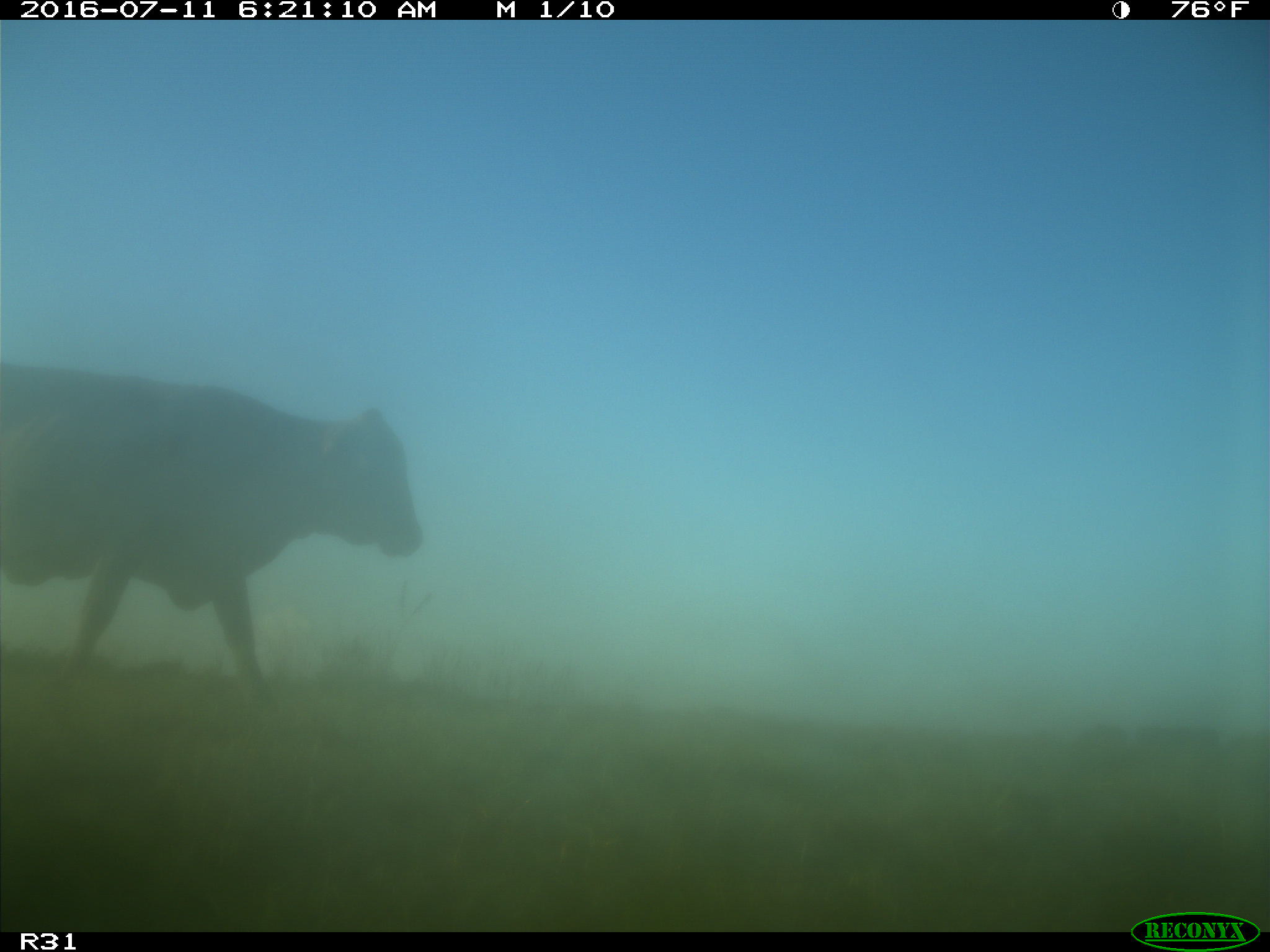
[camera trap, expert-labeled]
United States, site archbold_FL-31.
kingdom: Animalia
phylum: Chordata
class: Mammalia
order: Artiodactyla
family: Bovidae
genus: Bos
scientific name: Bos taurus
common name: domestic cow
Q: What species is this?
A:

__Aim of the task__. Repeat each entry precisely as it appears. Leave the pictures out.

__Problem solution__.
[camera trap, expert-labeled]
United States, site archbold_FL-31.
kingdom: Animalia
phylum: Chordata
class: Mammalia
order: Artiodactyla
family: Bovidae
genus: Bos
scientific name: Bos taurus
common name: domestic cow
Q: What species is this?
A:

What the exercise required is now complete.